- **Passage provided**
▼▼▼

Serge, my petite fromage – I take back every crappy, judgmental thing I said about you in the last year. I don´t care if your next fragrance smells like Baby Phat. You´ve redeemed yourself, honey. Come to mama. You made this for me, didn´t you?

They´re pretty coy with the notes over there Chez Lutens, but what I have is: patchouli, cinnamon, amber, black woods. What I smell is… darn hard to describe, but hey, here I go.

The first thing I need to get out of the way is, this is not a super-heavy fragrance. This is not Arabie. In terms of weight, Noire is somewhere between Rousse and, say, Santal Blanc. It´s not ephemeral (in fact, on me it is quite long lasting) but it´s not dense or chewy, either. I would say this is DEFINITELY a sprayer, like Rousse was — get your samp in an atomizer and let loose , you don’t want to be dabbing this puppy on.

Noire opens on a perfect three part chorus of cinnamon, cumin and incense — or at least that´s what it smells like to me. If you took the stink of Eau d´Hermes and quartered it, layered it with Rousse, and added some very dry incense and a handful of dirt, you´d be pretty close. Whether you think this is great probably depends on whether your mouth waters when you find those sorts of smells. If not, it´s probably just weird.

The first five minutes of the fragrance is enchanting – it´s like dropping one of those tea flowers into the pot and watching it unfold. Ten minutes in the wonderful fizzy cinnamon fades, and I began to worry (no, Serge, no!) that the whole thing was going to collapse like a delicate little wooden ship in a bottle, all matchsticks and no glue. However, Noire has merely retreated behind the curtain for a moment to change into something a bit more masculine. There are some woods faintly reminiscent of the goddess of all woods, Feminite du Bois (and seriously, when he´s on his game, who does lovelier woods than Lutens?) and the fragrance … what … opens up?

Have you ever played with one of those Hoberman spheres? It´s that sense of playfulness, that kind of expansion. A fragrance chemist I am not, and so saying this feels pretentious to me, but there is a sense of a perfectly constructed, intricately thought out balance among the various elements – wood, dust, spices, and a faint, delicate sweetness. The sweaty bits mostly go away (although they pop back in periodically, just to say hi) and I get instead more cedar/sandalwood, with that faint whiff of what Patty´s calling camphor, although it is more wintergreen-ish to me.

▲▲▲

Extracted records
▼▼▼

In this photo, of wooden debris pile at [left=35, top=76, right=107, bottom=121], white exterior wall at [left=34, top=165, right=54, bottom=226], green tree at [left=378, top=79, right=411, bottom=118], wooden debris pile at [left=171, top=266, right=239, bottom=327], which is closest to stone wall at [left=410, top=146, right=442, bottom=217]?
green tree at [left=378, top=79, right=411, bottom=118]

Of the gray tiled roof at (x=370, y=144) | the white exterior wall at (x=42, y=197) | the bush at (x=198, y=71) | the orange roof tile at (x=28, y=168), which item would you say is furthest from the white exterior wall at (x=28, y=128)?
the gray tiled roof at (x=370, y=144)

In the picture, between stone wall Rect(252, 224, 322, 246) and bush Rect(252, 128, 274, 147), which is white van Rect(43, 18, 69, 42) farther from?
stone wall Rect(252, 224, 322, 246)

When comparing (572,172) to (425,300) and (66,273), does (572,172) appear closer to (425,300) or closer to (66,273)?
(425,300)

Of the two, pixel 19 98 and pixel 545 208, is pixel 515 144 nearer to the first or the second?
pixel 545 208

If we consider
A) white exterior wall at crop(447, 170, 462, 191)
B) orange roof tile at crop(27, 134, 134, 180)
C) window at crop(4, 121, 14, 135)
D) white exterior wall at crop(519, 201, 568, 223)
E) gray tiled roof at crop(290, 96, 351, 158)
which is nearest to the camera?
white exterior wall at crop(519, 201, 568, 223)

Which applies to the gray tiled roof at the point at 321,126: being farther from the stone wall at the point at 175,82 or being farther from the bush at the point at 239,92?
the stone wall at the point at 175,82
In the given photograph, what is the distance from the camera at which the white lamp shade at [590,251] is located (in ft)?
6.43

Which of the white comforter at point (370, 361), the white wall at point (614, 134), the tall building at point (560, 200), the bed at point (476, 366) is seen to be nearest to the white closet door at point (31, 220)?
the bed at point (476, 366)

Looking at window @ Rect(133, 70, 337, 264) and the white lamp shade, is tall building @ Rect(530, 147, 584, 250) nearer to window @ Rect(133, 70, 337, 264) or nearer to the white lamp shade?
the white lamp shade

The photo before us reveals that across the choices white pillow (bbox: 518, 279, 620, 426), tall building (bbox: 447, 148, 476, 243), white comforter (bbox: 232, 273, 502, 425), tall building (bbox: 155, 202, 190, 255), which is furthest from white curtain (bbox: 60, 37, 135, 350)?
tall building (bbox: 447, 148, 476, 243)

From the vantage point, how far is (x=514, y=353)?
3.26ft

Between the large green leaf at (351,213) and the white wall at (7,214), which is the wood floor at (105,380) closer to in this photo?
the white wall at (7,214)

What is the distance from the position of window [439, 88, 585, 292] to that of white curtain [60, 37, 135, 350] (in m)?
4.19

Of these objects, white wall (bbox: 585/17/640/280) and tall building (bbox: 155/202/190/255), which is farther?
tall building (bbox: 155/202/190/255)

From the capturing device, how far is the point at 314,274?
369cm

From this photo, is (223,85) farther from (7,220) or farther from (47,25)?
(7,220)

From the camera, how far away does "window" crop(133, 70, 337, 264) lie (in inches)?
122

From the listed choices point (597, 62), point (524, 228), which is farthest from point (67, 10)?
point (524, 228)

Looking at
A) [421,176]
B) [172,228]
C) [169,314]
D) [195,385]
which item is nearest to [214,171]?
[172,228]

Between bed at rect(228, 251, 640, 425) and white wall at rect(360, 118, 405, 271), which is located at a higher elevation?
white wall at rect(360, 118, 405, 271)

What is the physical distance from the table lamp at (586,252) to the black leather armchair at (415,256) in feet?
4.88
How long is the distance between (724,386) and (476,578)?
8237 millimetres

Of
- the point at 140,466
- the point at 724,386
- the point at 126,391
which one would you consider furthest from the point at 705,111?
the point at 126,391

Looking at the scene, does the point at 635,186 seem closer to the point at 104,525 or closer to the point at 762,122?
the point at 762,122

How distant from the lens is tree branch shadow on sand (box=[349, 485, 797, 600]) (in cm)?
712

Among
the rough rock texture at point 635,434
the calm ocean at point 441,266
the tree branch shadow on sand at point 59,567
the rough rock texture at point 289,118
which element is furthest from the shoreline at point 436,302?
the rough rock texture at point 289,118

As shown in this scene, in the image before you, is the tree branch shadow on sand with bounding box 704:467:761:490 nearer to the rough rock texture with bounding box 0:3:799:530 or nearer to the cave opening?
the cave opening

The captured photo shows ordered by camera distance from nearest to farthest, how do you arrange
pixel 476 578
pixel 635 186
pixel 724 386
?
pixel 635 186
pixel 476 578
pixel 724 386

▲▲▲

- **Written problem 1**
In the fragrance review, why does the writer say that describing Noire as a perfectly constructed balance feels pretentious?
- **Written problem 2**
In the listing, begin at the line that has "Between bed at" and stop after the line that has "8237 millimetres". Write out only those lines, changing "table lamp" to "bedside lamp" and leaving everything else as it is.

- **Problem solution 1**
The writer says it feels pretentious because they are not a fragrance chemist.

- **Problem solution 2**
Between bed at rect(228, 251, 640, 425) and white wall at rect(360, 118, 405, 271), which is located at a higher elevation?
white wall at rect(360, 118, 405, 271)

What is the physical distance from the bedside lamp at (586,252) to the black leather armchair at (415,256) in feet?
4.88
How long is the distance between (724,386) and (476,578)?
8237 millimetres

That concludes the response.